LREM et MoDem ont voté pour, socialistes, communistes et Insoumis unanimement contre, comme les LR à une abstention près. Chez les Constructifs LR-UDI, une majorité s'est abstenue.

En 2018, la France devrait sortir de la procédure de déficit excessif, où elle se trouve depuis 2009, avec un déficit public de 2,8% du PIB, après 2,9% attendus en 2017. L'exécutif mise notamment sur 15 milliards d'économies annoncées sur l'Etat, la Sécurité sociale et les collectivités locales.

"Nous mettons en œuvre notre projet de transformation, tout en respectant notre principe de sérieux budgétaire", a salué le chef de file des députés LREM Richard Ferrand (ex-PS), saluant "un acte fondateur" du quinquennat.

Alors que les opposants, gauche en tête, n'ont cessé de dénoncer un budget pour "les riches", ce fidèle d'Emmanuel Macron a défendu "un budget équilibré qui rémunère mieux le travail et stimule l’investissement".

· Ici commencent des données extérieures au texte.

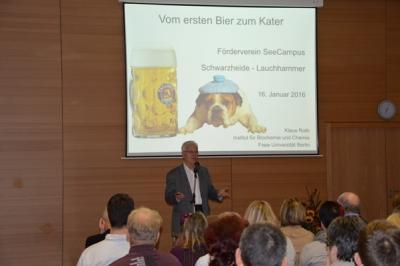 Fotoalbum Vom ersten Bier zum Kater - Vortrag Prof. Dr. Roth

Socialistes, communistes ou Insoumis ont continué d'opposer les coupes sur les aides au logement ou contrats aidés à la réforme de l'ISF et au prélèvement forfaitaire unique de 30% sur les revenus du capital ("flat tax").

"Jamais un gouvernement n'a donné autant de cadeaux aux plus riches", a dénoncé Fabien Roussel (PCF), pour lequel "les travailleurs, les ouvriers, les fonctionnaires, les retraités" vont "trinquer". Fustigeant un budget "brutal pour les Français, excellent pour le Medef", Eric Coquerel (LFI) a qualifié "la suppression de 250.000 contrats aidés" de "plus grand plan de licenciements de l'Histoire".

- Un "pari" contesté -

"Pas de soutien à la croissance, pas d'investissement, pas de réduction des inégalités", a fustigé Valérie Rabault (PS).

La majorité fait, elle, le "pari" que la réforme de l'épargne incitera les plus aisés à investir dans l'économie "productive" et les PME plutôt que dans la pierre.

A l'unisson de LREM, le MoDem Jean-Noël Barrot a défendu un budget "qui revalorise le travail". "Tous les salariés verront leur rémunération augmenter cette année. 4 Français sur 5 se verront exonérer de la taxe d’habitation d’ici 3 ans. Les plus fragiles se verront protégés par la revalorisation des minima vieillesse, de l’allocation adulte handicapé, de la prime d’activité", a-t-il clamé.

Dénonçant "des choix au détriment du monde rural" ou des "périphéries", LR a justifié son opposition par la défense des retraités face à la hausse de la CSG ou des automobilistes face à l'augmentation du prix du diesel. Le groupe compte saisir le Conseil constitutionnel de la suppression de la taxe d'habitation, "qui va à l'encontre de l'autonomie des collectivités locales", selon son président Christian Jacob.

Après ces 151 heures de débat et 2.500 amendements examinés en séance, dont 333 adoptés, le marathon va continuer. Après son passage au Sénat, où la majorité de droite fera une version partiellement corrigée, le projet de loi de finances reviendra en nouvelle lecture, puis en lecture définitive d'ici à Noël.

Dans l'intervalle, les députés reprendront et achèveront les discussions sur le budget de la Sécu, voteront la loi de finance rectificative de fin d'année, après celle déjà adoptée sur la surtaxe de grandes sociétés pour compenser la censure de la taxe sur les dividendes.

Un marathon dont se plaignent notamment des novices de la majorité, qui dénoncent "débats répétitifs" et multiplication de séances au-delà de 1H00 du matin, notamment pour l'étude des crédits des 25 "missions" budgétaires.

"On arrive à bout d'un système", selon la chef de file LREM de la commission des Finances Amélie de Montchalin.